UK travellers are taking shorter holidays to save money during the cost-of-living crisis, rather than trade down on the quality of their trip, according to new research.
The average length of booking for summer 2023 was 7.6 nights compared with around 10 nights in 2019, a study by Advantage Travel Partnership, the UK’s largest network of independent travel agents, has found.
Kelly Cookes, the organisation’s chief commercial officer, said: “That tells me people are not affording to do the length of trip they did before.”
Speaking at a media briefing on Thursday, Ms Cookes added that consumers don’t want to “trade down on the quality of their holiday”.
“What we have seen, from doing an investigation into the data and speaking to members, is that consumers do not want to trade down on the quality of their holiday, but we know that costs have increased,” she added.
“What they’re doing instead is decreasing the length of stay in the resort, so that they can continue to enjoy the holiday that would have done previously.”

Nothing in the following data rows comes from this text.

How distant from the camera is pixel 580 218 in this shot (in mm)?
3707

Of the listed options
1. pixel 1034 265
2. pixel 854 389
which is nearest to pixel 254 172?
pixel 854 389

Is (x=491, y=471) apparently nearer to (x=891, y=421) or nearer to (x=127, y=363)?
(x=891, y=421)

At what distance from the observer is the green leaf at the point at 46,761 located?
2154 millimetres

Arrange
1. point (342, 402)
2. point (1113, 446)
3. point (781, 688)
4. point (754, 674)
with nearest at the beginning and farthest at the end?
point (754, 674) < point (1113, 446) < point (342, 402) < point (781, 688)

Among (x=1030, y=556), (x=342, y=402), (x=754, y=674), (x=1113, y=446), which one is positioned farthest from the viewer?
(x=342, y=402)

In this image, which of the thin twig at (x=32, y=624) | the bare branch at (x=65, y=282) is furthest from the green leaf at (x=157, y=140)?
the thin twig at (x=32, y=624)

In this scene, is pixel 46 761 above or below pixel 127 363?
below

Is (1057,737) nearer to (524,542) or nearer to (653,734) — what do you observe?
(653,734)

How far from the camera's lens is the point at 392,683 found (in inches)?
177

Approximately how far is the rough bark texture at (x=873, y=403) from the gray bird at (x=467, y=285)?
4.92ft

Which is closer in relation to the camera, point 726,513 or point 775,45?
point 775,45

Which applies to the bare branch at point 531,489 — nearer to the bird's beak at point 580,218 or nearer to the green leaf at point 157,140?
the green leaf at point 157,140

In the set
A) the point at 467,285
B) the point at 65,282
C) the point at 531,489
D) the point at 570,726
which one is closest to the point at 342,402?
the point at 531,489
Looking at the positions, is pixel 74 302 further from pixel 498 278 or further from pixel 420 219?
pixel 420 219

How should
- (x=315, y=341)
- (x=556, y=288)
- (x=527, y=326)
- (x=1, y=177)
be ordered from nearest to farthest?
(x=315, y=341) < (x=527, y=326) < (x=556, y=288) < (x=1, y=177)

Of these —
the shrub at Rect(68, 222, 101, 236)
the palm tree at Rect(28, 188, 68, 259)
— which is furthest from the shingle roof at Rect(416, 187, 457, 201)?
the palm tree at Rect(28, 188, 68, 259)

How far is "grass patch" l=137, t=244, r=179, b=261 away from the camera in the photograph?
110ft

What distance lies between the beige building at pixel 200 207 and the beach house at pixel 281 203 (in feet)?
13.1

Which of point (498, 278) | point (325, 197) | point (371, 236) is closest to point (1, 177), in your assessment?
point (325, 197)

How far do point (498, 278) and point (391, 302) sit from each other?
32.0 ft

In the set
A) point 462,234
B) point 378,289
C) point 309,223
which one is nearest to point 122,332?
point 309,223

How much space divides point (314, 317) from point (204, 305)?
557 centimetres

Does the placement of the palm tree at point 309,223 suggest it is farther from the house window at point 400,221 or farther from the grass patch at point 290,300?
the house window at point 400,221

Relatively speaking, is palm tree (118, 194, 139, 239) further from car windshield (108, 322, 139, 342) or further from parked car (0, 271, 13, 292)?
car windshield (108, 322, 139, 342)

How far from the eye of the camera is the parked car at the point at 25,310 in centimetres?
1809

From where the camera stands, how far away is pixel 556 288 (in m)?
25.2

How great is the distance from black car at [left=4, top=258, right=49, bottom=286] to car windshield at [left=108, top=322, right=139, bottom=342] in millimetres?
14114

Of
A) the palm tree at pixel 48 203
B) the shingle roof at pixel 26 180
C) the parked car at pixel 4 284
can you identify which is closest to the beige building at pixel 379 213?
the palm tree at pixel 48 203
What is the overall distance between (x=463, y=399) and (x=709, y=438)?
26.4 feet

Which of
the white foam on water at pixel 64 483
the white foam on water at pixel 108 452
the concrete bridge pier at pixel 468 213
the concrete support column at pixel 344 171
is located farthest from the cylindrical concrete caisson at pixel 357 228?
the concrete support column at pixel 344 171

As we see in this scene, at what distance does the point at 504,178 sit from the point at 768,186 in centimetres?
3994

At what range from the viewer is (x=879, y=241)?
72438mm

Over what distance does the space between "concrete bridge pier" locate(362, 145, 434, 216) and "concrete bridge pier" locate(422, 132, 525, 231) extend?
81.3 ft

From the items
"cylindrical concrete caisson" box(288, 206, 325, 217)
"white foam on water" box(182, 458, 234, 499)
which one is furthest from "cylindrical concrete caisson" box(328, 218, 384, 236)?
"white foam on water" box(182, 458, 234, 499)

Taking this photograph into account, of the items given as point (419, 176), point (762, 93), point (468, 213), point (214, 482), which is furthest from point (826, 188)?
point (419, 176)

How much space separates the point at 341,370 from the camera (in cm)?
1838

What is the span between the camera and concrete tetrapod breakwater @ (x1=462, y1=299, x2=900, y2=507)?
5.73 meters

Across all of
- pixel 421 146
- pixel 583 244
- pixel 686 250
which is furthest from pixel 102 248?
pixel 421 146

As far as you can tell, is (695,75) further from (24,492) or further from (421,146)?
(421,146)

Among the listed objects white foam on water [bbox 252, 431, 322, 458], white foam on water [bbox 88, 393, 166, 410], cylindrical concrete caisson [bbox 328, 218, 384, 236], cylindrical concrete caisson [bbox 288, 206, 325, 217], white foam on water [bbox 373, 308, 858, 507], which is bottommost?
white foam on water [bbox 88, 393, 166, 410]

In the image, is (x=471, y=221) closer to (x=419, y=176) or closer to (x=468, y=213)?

There has also been a surge in late bookings.
Julia Lo Bue-Said, chief executive of the Advantage Travel Partnership, said: “Wet weather at home has driven a ‘lates’ market like we have never seen before”.
This summer, 50 per cent of the bookings received by the partnership’s members were from customers who departed within 12 weeks of their booking. In a typical summer, late bookings would account for around 30–40 per cent of all custom.

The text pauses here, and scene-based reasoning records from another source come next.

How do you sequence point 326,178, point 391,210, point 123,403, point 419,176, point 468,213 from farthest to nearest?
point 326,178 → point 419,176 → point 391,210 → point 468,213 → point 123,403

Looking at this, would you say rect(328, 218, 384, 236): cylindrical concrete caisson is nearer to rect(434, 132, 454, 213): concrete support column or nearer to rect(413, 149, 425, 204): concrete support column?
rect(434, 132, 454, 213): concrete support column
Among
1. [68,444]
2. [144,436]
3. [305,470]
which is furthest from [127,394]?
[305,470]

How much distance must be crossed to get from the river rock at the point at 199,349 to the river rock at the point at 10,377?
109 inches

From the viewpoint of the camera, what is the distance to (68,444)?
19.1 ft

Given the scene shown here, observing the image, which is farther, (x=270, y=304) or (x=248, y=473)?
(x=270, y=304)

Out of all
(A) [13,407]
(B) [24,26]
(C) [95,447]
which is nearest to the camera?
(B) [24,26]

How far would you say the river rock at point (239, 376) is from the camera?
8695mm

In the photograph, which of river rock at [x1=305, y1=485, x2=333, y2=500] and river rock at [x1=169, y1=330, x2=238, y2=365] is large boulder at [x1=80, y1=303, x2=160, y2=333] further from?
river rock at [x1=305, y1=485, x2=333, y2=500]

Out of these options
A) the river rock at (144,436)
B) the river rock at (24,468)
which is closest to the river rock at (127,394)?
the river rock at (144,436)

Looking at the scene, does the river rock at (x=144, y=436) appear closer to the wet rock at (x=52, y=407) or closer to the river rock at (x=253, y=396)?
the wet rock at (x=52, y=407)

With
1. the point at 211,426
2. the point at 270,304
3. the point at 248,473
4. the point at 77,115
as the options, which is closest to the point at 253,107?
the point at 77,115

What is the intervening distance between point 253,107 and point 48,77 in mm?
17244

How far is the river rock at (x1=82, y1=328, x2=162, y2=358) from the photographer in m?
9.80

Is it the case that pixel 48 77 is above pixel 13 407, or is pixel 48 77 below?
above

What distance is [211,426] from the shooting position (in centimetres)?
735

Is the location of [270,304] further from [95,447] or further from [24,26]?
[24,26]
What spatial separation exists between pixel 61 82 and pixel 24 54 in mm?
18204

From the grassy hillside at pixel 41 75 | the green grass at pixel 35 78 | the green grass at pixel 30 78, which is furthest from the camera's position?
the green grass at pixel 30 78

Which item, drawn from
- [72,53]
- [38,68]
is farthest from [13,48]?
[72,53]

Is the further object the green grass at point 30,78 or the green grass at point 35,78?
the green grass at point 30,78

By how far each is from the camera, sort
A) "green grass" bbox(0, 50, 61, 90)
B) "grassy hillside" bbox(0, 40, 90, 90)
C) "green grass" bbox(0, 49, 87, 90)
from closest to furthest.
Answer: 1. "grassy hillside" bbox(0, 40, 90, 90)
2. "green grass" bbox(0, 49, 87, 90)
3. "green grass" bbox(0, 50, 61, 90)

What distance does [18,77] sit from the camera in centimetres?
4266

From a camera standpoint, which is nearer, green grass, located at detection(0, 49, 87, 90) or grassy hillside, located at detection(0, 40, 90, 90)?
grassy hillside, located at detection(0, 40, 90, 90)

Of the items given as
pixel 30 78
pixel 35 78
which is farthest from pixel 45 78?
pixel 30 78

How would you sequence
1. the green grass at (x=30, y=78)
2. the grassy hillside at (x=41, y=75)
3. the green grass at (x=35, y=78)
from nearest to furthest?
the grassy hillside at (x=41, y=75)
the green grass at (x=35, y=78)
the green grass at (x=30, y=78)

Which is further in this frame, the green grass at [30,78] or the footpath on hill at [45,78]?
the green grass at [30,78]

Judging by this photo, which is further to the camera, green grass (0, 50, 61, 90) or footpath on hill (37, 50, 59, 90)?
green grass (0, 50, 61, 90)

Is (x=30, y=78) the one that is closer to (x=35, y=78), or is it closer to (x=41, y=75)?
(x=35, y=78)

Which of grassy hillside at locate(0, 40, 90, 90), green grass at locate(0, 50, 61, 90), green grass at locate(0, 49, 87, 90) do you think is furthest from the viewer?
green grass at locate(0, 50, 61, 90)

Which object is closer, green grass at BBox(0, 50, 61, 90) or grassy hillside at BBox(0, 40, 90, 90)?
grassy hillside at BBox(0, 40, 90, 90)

Ms Cookes said: “That shows me that people are waiting to see what that disposable income looks like, before they are potentially committing to having a holiday”.

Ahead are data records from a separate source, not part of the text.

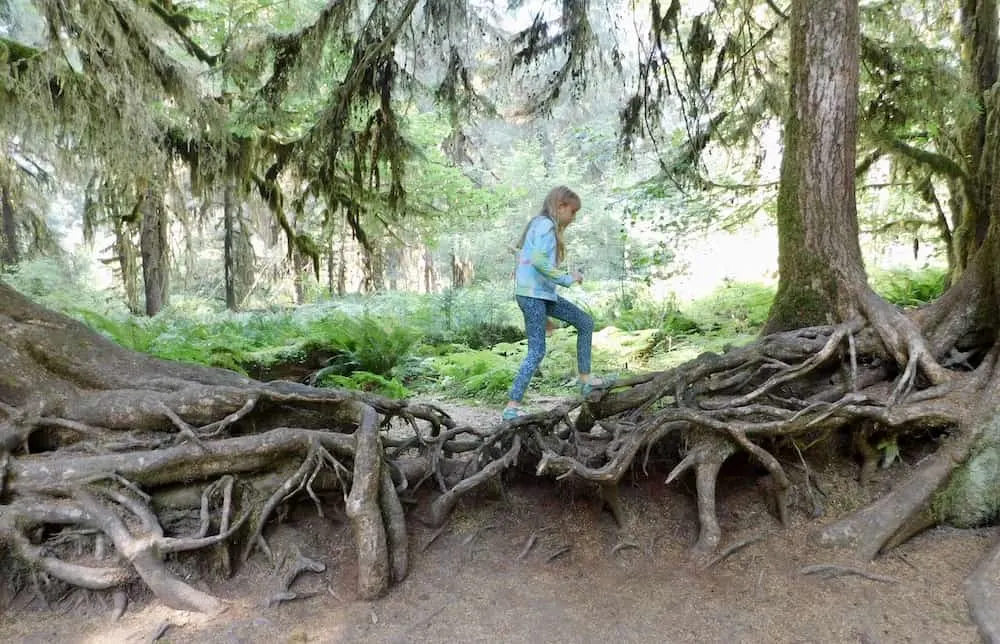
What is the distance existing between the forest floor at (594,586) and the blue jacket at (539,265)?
4.95 ft

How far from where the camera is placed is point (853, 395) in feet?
12.3

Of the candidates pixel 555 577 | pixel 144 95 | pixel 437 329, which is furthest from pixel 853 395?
pixel 437 329

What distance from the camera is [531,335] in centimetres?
464

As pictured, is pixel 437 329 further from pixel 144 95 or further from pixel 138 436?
pixel 138 436

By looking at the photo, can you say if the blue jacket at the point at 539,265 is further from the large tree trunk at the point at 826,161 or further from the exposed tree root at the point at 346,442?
the large tree trunk at the point at 826,161

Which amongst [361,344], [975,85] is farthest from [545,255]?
[975,85]

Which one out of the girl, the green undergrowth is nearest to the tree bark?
the green undergrowth

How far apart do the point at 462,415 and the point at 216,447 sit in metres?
3.48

However, UK consumers’ appetite for overseas travel remains strong.
Research released this week by Barclays revealed that, in August, consumer card spending on airlines had increased by 32.1 per cent year-on-year and spending with travel agents was also up compared with August 2022 (3.7 per cent).
Among Advantage Travel Partnership members, 64 per cent said the pricing of holidays is having a slight effect on the growth of their business.
Ms Cookes said opting for all-inclusive breaks was another way in which holidaymakers were managing their costs.
More than 30 per cent of bookings that Advantage Travel Partnership members received for summer were for all-inclusive properties.
“[Holidaymakers] know what that spend will be upfront and they’re not worried about an increase in exchange rates impacting them when they’re in the resort,” said Ms Cookes.
The two most popular destinations this summer were Spain (Balearic Islands, Canary Islands and mainland Spain; 30 per cent of all bookings) and Greece (12 per cent). The most-booked Greek destination was Rhodes, despite the wildfires that ravaged some parts of the island.
Looking ahead to the October half term, bookings are up 16 per cent compared with this time last year.
The Canary Islands have received the most bookings so far, while Europe’s cities are also proving popular for half-term breaks. City destinations accounted for 10 per cent of all bookings taken for the October school holiday, driven by Rome, Prague and Krakow.
As for Christmas travel, the Canary Islands are also the favourite among members’ customers, taking a 20 per cent share of bookings made for the festive period.
Meanwhile, long-haul bookings for Christmas are higher than they have been for the last few years, with Australia and the Far East among the popular destinations.